Exercise brief: Word for word, restate all of the entries.

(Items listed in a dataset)
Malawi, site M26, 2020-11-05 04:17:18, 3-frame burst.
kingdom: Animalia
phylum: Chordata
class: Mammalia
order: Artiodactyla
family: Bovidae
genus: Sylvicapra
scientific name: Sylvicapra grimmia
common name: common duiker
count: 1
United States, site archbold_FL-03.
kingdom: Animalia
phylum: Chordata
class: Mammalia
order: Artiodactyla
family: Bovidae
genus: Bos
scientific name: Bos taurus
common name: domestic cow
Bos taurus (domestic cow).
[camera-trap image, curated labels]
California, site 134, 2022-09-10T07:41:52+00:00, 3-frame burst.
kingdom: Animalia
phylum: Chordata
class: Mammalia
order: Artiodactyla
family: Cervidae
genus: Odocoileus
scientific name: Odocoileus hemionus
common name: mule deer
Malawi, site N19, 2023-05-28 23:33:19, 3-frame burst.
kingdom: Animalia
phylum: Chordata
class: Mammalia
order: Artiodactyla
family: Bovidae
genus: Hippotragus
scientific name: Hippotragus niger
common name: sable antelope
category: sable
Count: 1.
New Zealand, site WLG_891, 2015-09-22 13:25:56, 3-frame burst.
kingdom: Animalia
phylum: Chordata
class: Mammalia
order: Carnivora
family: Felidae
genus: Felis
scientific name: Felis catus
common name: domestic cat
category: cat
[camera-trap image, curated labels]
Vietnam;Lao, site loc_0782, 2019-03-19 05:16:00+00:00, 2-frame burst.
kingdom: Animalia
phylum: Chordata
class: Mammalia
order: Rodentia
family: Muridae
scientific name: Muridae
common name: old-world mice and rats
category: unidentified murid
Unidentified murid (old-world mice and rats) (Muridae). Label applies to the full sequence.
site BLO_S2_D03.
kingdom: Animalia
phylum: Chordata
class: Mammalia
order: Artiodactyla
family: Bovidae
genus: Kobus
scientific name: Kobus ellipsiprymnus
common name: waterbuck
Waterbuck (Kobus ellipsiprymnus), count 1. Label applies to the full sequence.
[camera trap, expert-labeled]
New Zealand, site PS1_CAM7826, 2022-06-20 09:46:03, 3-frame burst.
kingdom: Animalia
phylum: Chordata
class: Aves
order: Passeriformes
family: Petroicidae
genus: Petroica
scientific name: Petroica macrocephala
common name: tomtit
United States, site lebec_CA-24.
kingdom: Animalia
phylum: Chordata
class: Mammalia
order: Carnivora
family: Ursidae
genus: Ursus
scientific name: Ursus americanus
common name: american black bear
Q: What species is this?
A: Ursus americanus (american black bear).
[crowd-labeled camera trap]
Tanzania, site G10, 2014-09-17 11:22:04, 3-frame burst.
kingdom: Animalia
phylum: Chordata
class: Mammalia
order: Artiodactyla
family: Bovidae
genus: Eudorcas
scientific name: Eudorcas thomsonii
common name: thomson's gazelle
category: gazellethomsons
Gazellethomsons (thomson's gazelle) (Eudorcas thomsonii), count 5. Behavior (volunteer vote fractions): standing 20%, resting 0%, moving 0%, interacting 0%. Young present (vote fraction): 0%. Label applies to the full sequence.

Result of the exercise:
Malawi, site M26, 2020-11-05 04:17:18, 3-frame burst.
kingdom: Animalia
phylum: Chordata
class: Mammalia
order: Artiodactyla
family: Bovidae
genus: Sylvicapra
scientific name: Sylvicapra grimmia
common name: common duiker
count: 1
United States, site archbold_FL-03.
kingdom: Animalia
phylum: Chordata
class: Mammalia
order: Artiodactyla
family: Bovidae
genus: Bos
scientific name: Bos taurus
common name: domestic cow
Bos taurus (domestic cow).
[camera-trap image, curated labels]
California, site 134, 2022-09-10T07:41:52+00:00, 3-frame burst.
kingdom: Animalia
phylum: Chordata
class: Mammalia
order: Artiodactyla
family: Cervidae
genus: Odocoileus
scientific name: Odocoileus hemionus
common name: mule deer
Malawi, site N19, 2023-05-28 23:33:19, 3-frame burst.
kingdom: Animalia
phylum: Chordata
class: Mammalia
order: Artiodactyla
family: Bovidae
genus: Hippotragus
scientific name: Hippotragus niger
common name: sable antelope
category: sable
Count: 1.
New Zealand, site WLG_891, 2015-09-22 13:25:56, 3-frame burst.
kingdom: Animalia
phylum: Chordata
class: Mammalia
order: Carnivora
family: Felidae
genus: Felis
scientific name: Felis catus
common name: domestic cat
category: cat
[camera-trap image, curated labels]
Vietnam;Lao, site loc_0782, 2019-03-19 05:16:00+00:00, 2-frame burst.
kingdom: Animalia
phylum: Chordata
class: Mammalia
order: Rodentia
family: Muridae
scientific name: Muridae
common name: old-world mice and rats
category: unidentified murid
Unidentified murid (old-world mice and rats) (Muridae). Label applies to the full sequence.
site BLO_S2_D03.
kingdom: Animalia
phylum: Chordata
class: Mammalia
order: Artiodactyla
family: Bovidae
genus: Kobus
scientific name: Kobus ellipsiprymnus
common name: waterbuck
Waterbuck (Kobus ellipsiprymnus), count 1. Label applies to the full sequence.
[camera trap, expert-labeled]
New Zealand, site PS1_CAM7826, 2022-06-20 09:46:03, 3-frame burst.
kingdom: Animalia
phylum: Chordata
class: Aves
order: Passeriformes
family: Petroicidae
genus: Petroica
scientific name: Petroica macrocephala
common name: tomtit
United States, site lebec_CA-24.
kingdom: Animalia
phylum: Chordata
class: Mammalia
order: Carnivora
family: Ursidae
genus: Ursus
scientific name: Ursus americanus
common name: american black bear
Q: What species is this?
A: Ursus americanus (american black bear).
[crowd-labeled camera trap]
Tanzania, site G10, 2014-09-17 11:22:04, 3-frame burst.
kingdom: Animalia
phylum: Chordata
class: Mammalia
order: Artiodactyla
family: Bovidae
genus: Eudorcas
scientific name: Eudorcas thomsonii
common name: thomson's gazelle
category: gazellethomsons
Gazellethomsons (thomson's gazelle) (Eudorcas thomsonii), count 5. Behavior (volunteer vote fractions): standing 20%, resting 0%, moving 0%, interacting 0%. Young present (vote fraction): 0%. Label applies to the full sequence.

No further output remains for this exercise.